TASK SET:
**a)** Transcribe the scene-based spatial rows exactly, starting with the first row and going on through the line that contains "Result: 4.60m". Leave out the pictures.
**b)** Write the next part of the family history post about how the ancestors who were unmarried in 1880 came together, picking up after its last sentence.
>> start SELECTED PASSAGE
From 1880 to Me

The “Where Were They in 1880” blog post got me to thinking about how all the unmarried and unborn people eventually made their way down to me. It sounded like an excellent thing to write a blog post about. Like the best of blogging ideas, it made me realize exactly how much I did not immediately know.tree-to-me

I have ten sets of ancestors (including my parents) who were not married in 1880. Some were not married because they were not born. That’s a difficult thing to do unless one is searching for families on an Ancestry.com tree. That’s nine “meetings” and relationships that took place before I came into existence.  Thinking about those relationships and how those people met was a good genealogical exercise.

Note: All locations are in Hancock County, Illinois, unless otherwise indicated. Constantly including that in phrase in every location gets a little cumbersome. My ahnenlist can be viewed here.

Janssen great-great-grandparents

In 1880, my great-great-grandfather Jans Janssen immigrated to the United States from Wiesens, Ostfriesland, Germany. He is known to have settled near Basco, Hancock County, Illinois, as that is where two of his mother’s siblings had already established. It is believed that Jans worked as a hired man for one of his uncles. He and Fredericka Sartorius were married in nearby Adams County, Illinois, in 1888. Fredericka’s family was Adams County, Illinois from the 1860s and on, but there is evidence her family attended the same Lutheran church Jan’s relatives did around the time the the Janssen’s married. It is possible that is how they met.

Habben great-great-grandparents

Jann Mimken Habben and Anke Hinrichs Fecht were immigrants to Prairie Township from Wiesens, Ostfriesland, Germany, arriving with their parents in the 1860s. They were actually step-siblings as his widowed mother married her widower father in 1877. Jann and Anke married in 1881. It’s fairly clear how they met as they were living in the same household.

Goldenstein great-great-grandparents

I’m not precisely certain how Focke Goldenstein met Anna Dirks before their 1881 marriage in Coatsburg, Adams County, Illinois. Focke was an Ostfriesen immigrant living near Golden in Adams County, working as a hired man. Anna was living with her parents near Coatsburg. Anna was the daughter of Ostfriesen immigrants and they probably met as members of the same general social community.

Neill great-grandparents

In 1880, my great-grandmother Fannie (Rampley) Neill was not yet born. She met my great-grandfather because her mother’s farm and his father’s farm were located within a few miles of each other. Her mother’s Civil War pension records documents that my great-grandfather worked as a hired man for his future mother-in-law before my great-grandparents were married. They were married in 1903.
>> end SELECTED PASSAGE
>> start DATASET
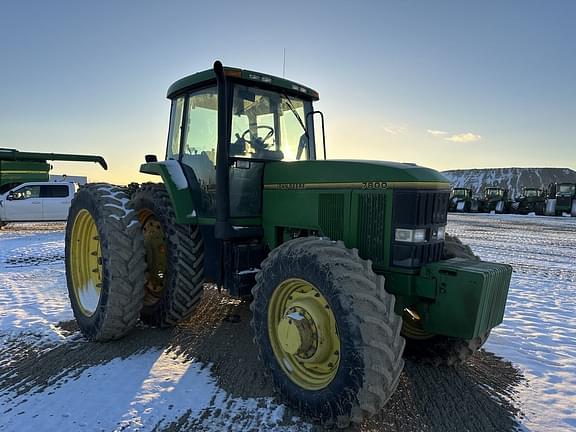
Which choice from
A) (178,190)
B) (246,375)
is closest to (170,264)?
(178,190)

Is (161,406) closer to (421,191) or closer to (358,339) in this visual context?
(358,339)

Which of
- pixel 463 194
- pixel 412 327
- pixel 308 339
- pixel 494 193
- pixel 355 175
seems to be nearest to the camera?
pixel 308 339

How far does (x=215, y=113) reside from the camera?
4.26 metres

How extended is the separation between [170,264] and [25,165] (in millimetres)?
19803

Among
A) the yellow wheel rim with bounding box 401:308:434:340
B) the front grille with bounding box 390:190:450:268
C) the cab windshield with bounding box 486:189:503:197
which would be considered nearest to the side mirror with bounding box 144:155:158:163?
the front grille with bounding box 390:190:450:268

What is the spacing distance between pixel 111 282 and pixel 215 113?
194cm

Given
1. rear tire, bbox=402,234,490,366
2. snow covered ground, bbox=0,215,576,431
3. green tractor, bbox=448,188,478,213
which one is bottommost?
snow covered ground, bbox=0,215,576,431

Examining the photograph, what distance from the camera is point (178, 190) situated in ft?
14.0

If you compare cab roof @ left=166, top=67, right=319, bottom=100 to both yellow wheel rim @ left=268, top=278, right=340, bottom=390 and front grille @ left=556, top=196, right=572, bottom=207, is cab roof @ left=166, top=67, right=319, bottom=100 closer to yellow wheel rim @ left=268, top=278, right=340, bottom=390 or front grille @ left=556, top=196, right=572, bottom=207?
yellow wheel rim @ left=268, top=278, right=340, bottom=390

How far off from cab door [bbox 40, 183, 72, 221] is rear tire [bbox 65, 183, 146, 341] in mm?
12501

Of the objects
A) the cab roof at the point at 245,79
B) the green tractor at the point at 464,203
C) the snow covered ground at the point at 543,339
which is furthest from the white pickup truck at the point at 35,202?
the green tractor at the point at 464,203

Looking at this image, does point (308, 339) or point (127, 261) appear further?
point (127, 261)

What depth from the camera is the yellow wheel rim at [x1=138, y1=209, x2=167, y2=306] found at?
Result: 4.60m

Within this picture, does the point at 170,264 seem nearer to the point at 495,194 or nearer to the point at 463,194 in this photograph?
the point at 463,194
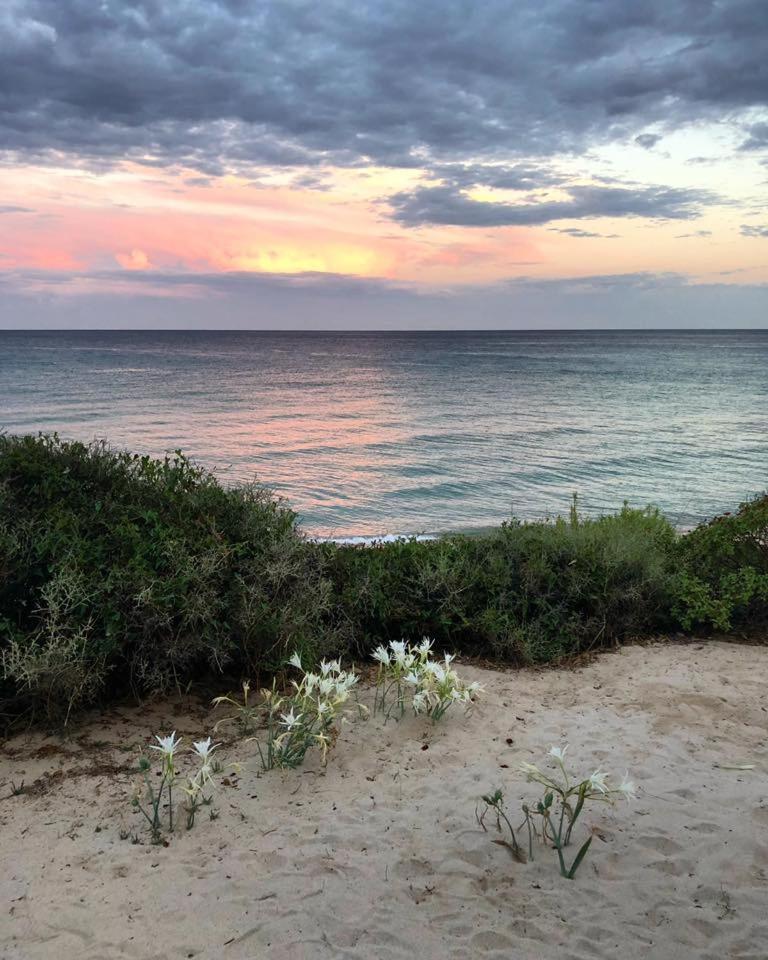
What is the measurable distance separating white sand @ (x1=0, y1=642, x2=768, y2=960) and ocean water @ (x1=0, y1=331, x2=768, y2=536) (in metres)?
9.78

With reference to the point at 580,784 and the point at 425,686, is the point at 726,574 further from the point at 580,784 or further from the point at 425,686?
the point at 580,784

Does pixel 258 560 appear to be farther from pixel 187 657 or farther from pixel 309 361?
pixel 309 361

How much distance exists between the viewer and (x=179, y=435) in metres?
28.7

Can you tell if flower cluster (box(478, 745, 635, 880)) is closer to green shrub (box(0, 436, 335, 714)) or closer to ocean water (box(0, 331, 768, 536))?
green shrub (box(0, 436, 335, 714))

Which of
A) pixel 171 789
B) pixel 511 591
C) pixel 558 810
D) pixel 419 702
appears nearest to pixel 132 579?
pixel 171 789

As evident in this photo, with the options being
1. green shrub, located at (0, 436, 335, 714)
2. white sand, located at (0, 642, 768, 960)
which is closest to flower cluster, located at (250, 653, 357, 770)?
white sand, located at (0, 642, 768, 960)

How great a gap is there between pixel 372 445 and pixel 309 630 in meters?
20.1

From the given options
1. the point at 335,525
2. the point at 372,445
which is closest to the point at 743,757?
the point at 335,525

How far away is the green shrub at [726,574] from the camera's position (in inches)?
265

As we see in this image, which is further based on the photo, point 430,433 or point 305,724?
point 430,433

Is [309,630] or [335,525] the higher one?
[309,630]

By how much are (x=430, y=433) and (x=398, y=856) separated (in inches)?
1000

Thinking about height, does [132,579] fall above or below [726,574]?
above

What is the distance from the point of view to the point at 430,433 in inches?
1128
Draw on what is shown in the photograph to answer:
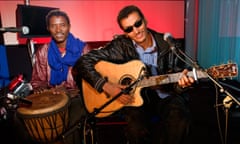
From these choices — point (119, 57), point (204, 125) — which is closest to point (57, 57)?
point (119, 57)

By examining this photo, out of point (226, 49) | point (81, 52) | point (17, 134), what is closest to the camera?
point (17, 134)

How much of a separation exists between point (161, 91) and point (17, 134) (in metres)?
1.63

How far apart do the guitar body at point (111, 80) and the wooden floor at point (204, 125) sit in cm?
29

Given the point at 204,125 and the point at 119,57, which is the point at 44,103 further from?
the point at 204,125

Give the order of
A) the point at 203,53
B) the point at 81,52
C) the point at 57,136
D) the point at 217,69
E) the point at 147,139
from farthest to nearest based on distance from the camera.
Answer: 1. the point at 203,53
2. the point at 81,52
3. the point at 57,136
4. the point at 147,139
5. the point at 217,69

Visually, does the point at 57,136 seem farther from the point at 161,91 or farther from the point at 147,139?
the point at 161,91

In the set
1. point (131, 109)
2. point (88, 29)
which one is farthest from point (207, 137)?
point (88, 29)

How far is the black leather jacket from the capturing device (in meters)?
2.34

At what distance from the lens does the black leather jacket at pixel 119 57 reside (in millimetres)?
2338

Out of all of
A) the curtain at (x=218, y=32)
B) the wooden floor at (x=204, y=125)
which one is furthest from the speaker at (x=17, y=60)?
the curtain at (x=218, y=32)

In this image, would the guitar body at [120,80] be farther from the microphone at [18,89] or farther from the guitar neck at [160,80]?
the microphone at [18,89]

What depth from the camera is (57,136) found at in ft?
7.67

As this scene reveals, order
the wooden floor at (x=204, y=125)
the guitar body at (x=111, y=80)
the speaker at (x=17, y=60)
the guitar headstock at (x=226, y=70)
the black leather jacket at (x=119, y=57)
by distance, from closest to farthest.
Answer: the guitar headstock at (x=226, y=70), the guitar body at (x=111, y=80), the black leather jacket at (x=119, y=57), the wooden floor at (x=204, y=125), the speaker at (x=17, y=60)

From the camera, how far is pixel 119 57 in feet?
8.16
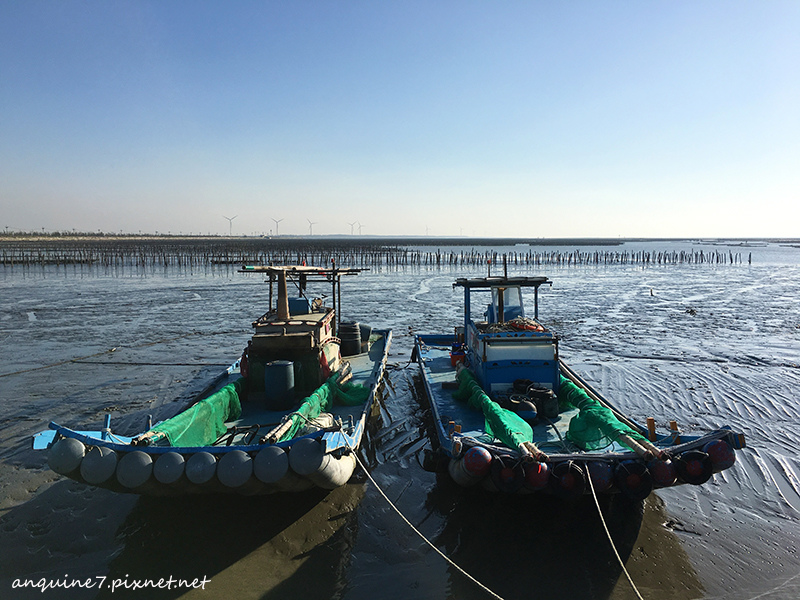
>> end DATASET
RESPONSES TO THE TASKS:
**a)**
Which choice from
A) (178,190)
B) (246,375)
is closest to (170,264)?
(178,190)

Is (161,406) closer to (421,191) or closer to (358,339) in this visual context?
(358,339)

Which of
- pixel 463 194
- pixel 412 327
- pixel 308 339
- pixel 494 193
- pixel 355 175
seems to be nearest to the camera?
pixel 308 339

How far does (x=215, y=113) reside from the camera?
4.26 metres

How extended is the separation between [170,264] and [25,165] (in millimetres)?
19803

Among
A) the yellow wheel rim with bounding box 401:308:434:340
B) the front grille with bounding box 390:190:450:268
C) the cab windshield with bounding box 486:189:503:197
which would be considered nearest to the side mirror with bounding box 144:155:158:163?
the front grille with bounding box 390:190:450:268

What is the spacing distance between pixel 111 282 and pixel 215 113?
194cm

Given
1. rear tire, bbox=402,234,490,366
2. snow covered ground, bbox=0,215,576,431
3. green tractor, bbox=448,188,478,213
which one is bottommost?
snow covered ground, bbox=0,215,576,431

Examining the photograph, what distance from the camera is point (178, 190) situated in ft?
14.0

If you compare cab roof @ left=166, top=67, right=319, bottom=100 to both yellow wheel rim @ left=268, top=278, right=340, bottom=390 and front grille @ left=556, top=196, right=572, bottom=207, is cab roof @ left=166, top=67, right=319, bottom=100 closer to yellow wheel rim @ left=268, top=278, right=340, bottom=390 or front grille @ left=556, top=196, right=572, bottom=207?
yellow wheel rim @ left=268, top=278, right=340, bottom=390

How far off from cab door [bbox 40, 183, 72, 221] is rear tire [bbox 65, 183, 146, 341] in mm?
12501

Of the objects
A) the cab roof at the point at 245,79
B) the green tractor at the point at 464,203
C) the snow covered ground at the point at 543,339
which is furthest from the white pickup truck at the point at 35,202?
the green tractor at the point at 464,203

Looking at this image, does point (308, 339) or point (127, 261) appear further?
point (127, 261)

What depth from the camera is the yellow wheel rim at [x1=138, y1=209, x2=167, y2=306] found at?
Result: 4.60m

**b)**
Trautvetter great-grandparents

In 1880, my great-grandfather George Trautvetter was living with his father on his father’s farm near Tioga, in Walker Township. Sometime after the 1880 enumeration my not-yet-a-teenager great-grandmother’s mother “is no longer around” and her father leaves Warsaw, living in southwestern Hancock and northwestern Adam Counties. Great-grandma spent time with foster parents after that. The couple who took her in lived in Walker Township. To date there is no known relationship between great-grandma and her foster parents. My great-grandparents were married in 1898 by the minister of the Tioga church.

Ufkes Great-grandparents

Frederich Ufkes and Trientje Janssen were married the minister of the Lutheran church in Basco in 1916. Their father’s farms were both located within a few miles of each other in Harmony Township. They attended the same church and were members of the same ethnic group. It is easy to see how they met.

Habben Great-grandparents

Mimka Habben and Tjode Goldenstein were married by the pastor of the Zion Evangelical Lutheran Church in Carthage in December of 1907. Born in Nebraska, Tjode’s parents had moved to a farm near Basco in the late 1880s. They moved to a farm near Golden, Illinois, by the time Tjode married. Grown by the time her parents married Tjode stayed in nearby Carthage, working as a “hired girl” for the Mack family. Members of the same ethnic group (both were children of Ostfriesen immigrants), they may also have met at the Zion Evangelical Church as it’s known Habben’s family attended the church.

Neill Grandparents

Cecil Neill and Ida Trautvetter married in 1935, travelling to Keithsburg, Mercer County, Illinois, to elope. They had lived fairly near to each other while they were children in Walker Township. By the time they married, Grandma Ida was living with her parents on a farm north of Loraine in nearby Adams County.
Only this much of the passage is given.